So, a better way to phrase your question might be:
  • "Has a machine learning algorithm ever yielded admissible evidence in a court case?" Surely yes, thousands of times; but it might take a while to find great examples. If we broadly consider that much of modern forensic evidence, particulary biometric data like fingerprints, results from computer systems that may incorporate machine learning methods, then it will be easy to find examples.
  • "Has a machine learning algorithm ever yielded dispositional evidence in a court case?" Surely yes, but it might take many hours reading boring court documents to track down good examples.
  • "Has a machine learning algorithm ever yielded actionable evidence leading to an arrest?" Surely yes, but the records might not be public unless a court releases them. Once again, it may take hours to track down great examples.
Many people speculate, for example, that Palantir Technologies employs machine learning engineers to create products that are used by the FBI to investigate white-collar crime and to investigate human-trafficking. Some speculate that this technology was also used to catch Usama bin Laden, a rumor often repeated by major news outlets like Forbes. I was not able to find any data that convinces me beyond a reasonable doubt - at least, not during a cursory search of the websites of the Department of Justice and the FBI's website. (I have looked before, and never found anything conclusive, either, but as they say, the absence of evidence is not the evidence of absence...)
Here is a case study from the FBI's website: Social Network Analysis: A Systematic Approach for Investigating. "With the support of robust technology, SNA becomes reliable across time, data, analysts, and networks and quickly produces actionable results inside any operational law enforcement environment." (The jargon in that sentence basically means that the FBI believes it can solve crimes using such algorithmic analysis). In this particular case study, the algorithmic information did not lead to an arrest or conviction, but researchers believe it could have led to arrest and conviction if administrative and legal policies were different.
Nimur (talk) 01:37, 2 October 2016 (UTC)[reply]
This isn't a field I understand that well, but it probably depends what you mean by machine learning. The controversial software TrueAllele uses Markov chain Monte Carlo and the Matlab Statistics and Machine Learning Toolbox [3] [4] [5] [6]. One of its competitors STRmix is programmed in Java and doesn't use Matlab but my impression is its design is similar [7] [8] [9]. Again I don't understand these that well but I don't know if you could say they were built using machine learning, and I'm fairly sure they don't learn between runs, but potentially you could say they use machine learning within a run. (The first external links for each software is the best explaination I found for how each work from a quick look.) Both BTW have been controvesially used in court cases in various jurisdictions including the US. Nil Einne (talk) 06:47, 2 October 2016 (UTC)[reply]
One may also want to be careful about what one means by ML leading to evidence. In many cases, it may be that the ML algorithms are used to uncover something that is subsequently reviewed by humans and the human interpretation rather than the computer one is what is presented in court. Circumstances where ML results are directly presented as evidence are probably quite a bit rarer than circumstances where they assist the development of a case in an intermediate fashion. For example, I don't know exactly how modern fingerprint database searches work, but I could certainly believe ML plays a role. However, when a fingerprint match is presented to the court, it is almost certainly based on the subsequent review and interpretation of a human expert rather than simply reporting what the computer generated. In part this is because of the role of cross-examination. Computers are complex, and some ML methods are quite opaque, which can make it easier for defense lawyers to cast doubt on their accuracy. So the prosecution is likely to rely heavily on human judgment when actually presenting a case before a judge and jury even if the initial observations leading to critical conclusions were first revealed by a machine. Dragons flight (talk) 07:15, 2 October 2016 (UTC)[reply]

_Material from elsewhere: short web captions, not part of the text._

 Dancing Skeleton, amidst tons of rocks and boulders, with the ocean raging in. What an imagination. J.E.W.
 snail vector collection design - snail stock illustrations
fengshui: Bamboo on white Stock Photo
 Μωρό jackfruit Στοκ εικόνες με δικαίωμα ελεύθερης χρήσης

Steve Jobs, from literature drop-off to tech entrepreneur

How could someone like Steve Jobs, with an educational background in literature (and not even a degree), become that successful in a technical field? --Llaanngg (talk) 19:17, 1 October 2016 (UTC)[reply]

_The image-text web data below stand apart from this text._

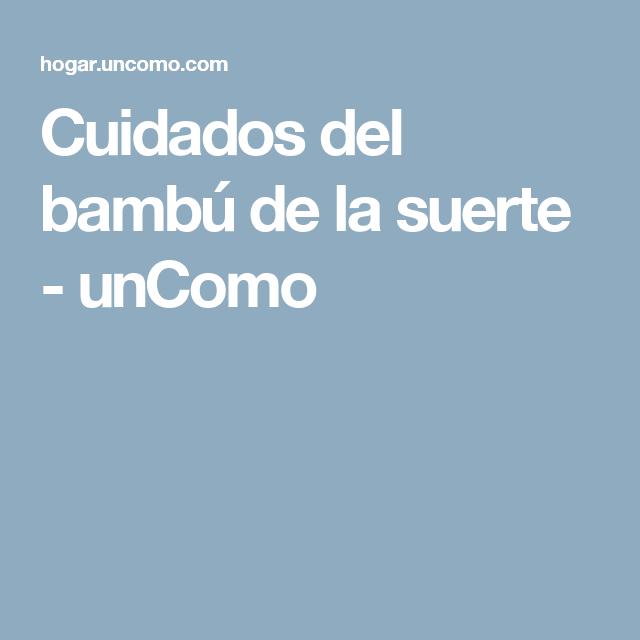 Cuidados del bambú de la suerte - unComo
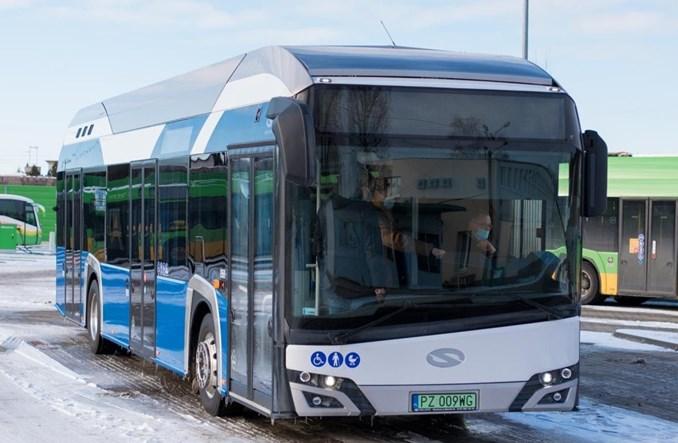 MPK Poznań zawnioskowało o zakup 84 autobusów wodorowych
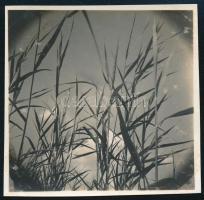 cca 1937 Kinszki Imre (1901-1945) budapesti fotóművész hagyatékából jelzés nélküli vintage fotó (nádas), 5,6x5,6 cm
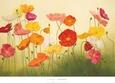 Sunlit Poppies Kunsttryk af Janelle Kroner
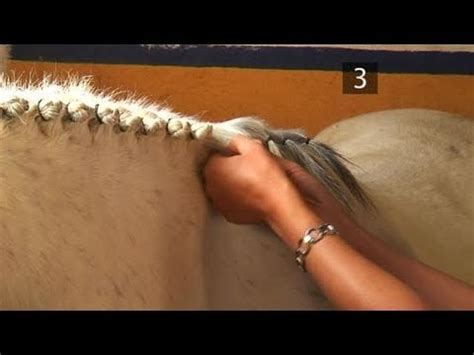 cute hairstyles for horses how to braid a horse s mane youtube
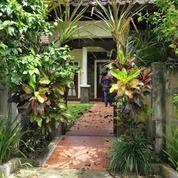 Villa Di Badung Bali Full Furnish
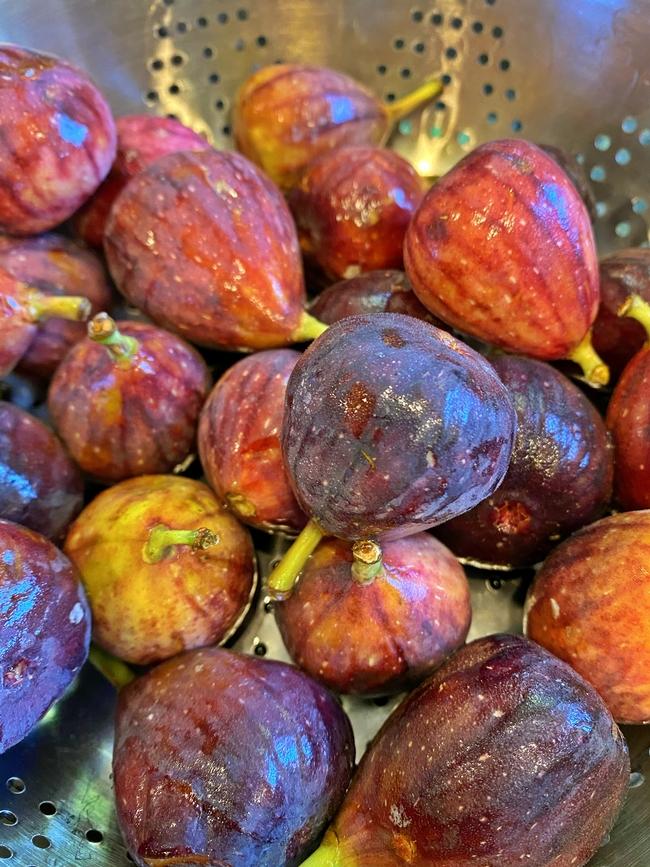 Whole Figs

Some would say he had a stronger background in electronics. There's a lot of people who have been successful at things which have nothing to do with their formal (institutional) education. -- zzuuzz (talk) 21:13, 1 October 2016 (UTC)[reply]
The technical stuff was done by other employees (originally Steve Wozniak). Jobs was just a manager cum charismatic guru. -- BenRG (talk) 21:28, 1 October 2016 (UTC)[reply]
That leads us to the question what he was doing there. Of the real work was done by Wozniak. — Preceding unsigned comment added by Llaanngg (talkcontribs) 21:53, 1 October 2016 (UTC)[reply]
He handled funding and manufacturing and marketing and sales. There's a lot to do in a tech startup other than laying out circuit boards and writing software. -- BenRG (talk) 22:07, 1 October 2016 (UTC)[reply]
For what it's worth, here's a source: a recent interview in which Woz said "Steve Jobs played no role at all in any of my designs" and "he did not know technology". I don't think this is a revelation to anyone in the industry: everyone knew that Woz was the engineer and Jobs was the businessman. -- BenRG (talk) 22:38, 1 October 2016 (UTC)[reply]
I think you are correct about people "in the industry", but anecdotally a lot of "average people" think Jobs invented the personal computer. Shows you how much of an impact image-crafting can have. This might be where the original poster is coming from. --47.138.165.200 (talk) 01:06, 2 October 2016 (UTC)[reply]
The original question asked how he became successful - and that question can be addressed entirely without reference to his technical skill. If you want to know about Steve's life, his authoritative biography, Steve Jobs, by Walter Isaacson, is worth reading.
Nimur (talk) 01:03, 2 October 2016 (UTC)[reply]
Also note that Bill Gates similarly is not so much a tech guy as a businessman, but recognized that the computer mouse (invented by others, such as Xerox) would be world changing, and made his software and hardware mouse-compatible starting in 1983-1984. StuRat (talk) 14:02, 2 October 2016 (UTC)[reply]
Bill Gates was more programmer than businessman in the early days. See Bill Gates#Early life. -- BenRG (talk) 03:10, 3 October 2016 (UTC)[reply]
(EC)Whoa back the truck up, by all accounts Bill Gates was a very skillful programmer. You can't put Bill and Jobs in the same basket. Bill became one of the most successful business men in history, but he started as "very much a tech guy", Jobs didn't even start as a tech guy. Vespine (talk) 03:11, 3 October 2016 (UTC)[reply]

October 3

Manipulating images

Hi all--I need something easy to help me manipulate some images. Specifically, I have eight gifs I need to combine into a single jpg. My PC is nothing special and I have no special graphic software, and I am hoping to do this with the stuff I have which includes Picture Manager and standard Windows stuff. I have Image Processor but I have no idea what it is or does. Your help is much appreciated. Drmies (talk) 14:47, 3 October 2016 (UTC)[reply]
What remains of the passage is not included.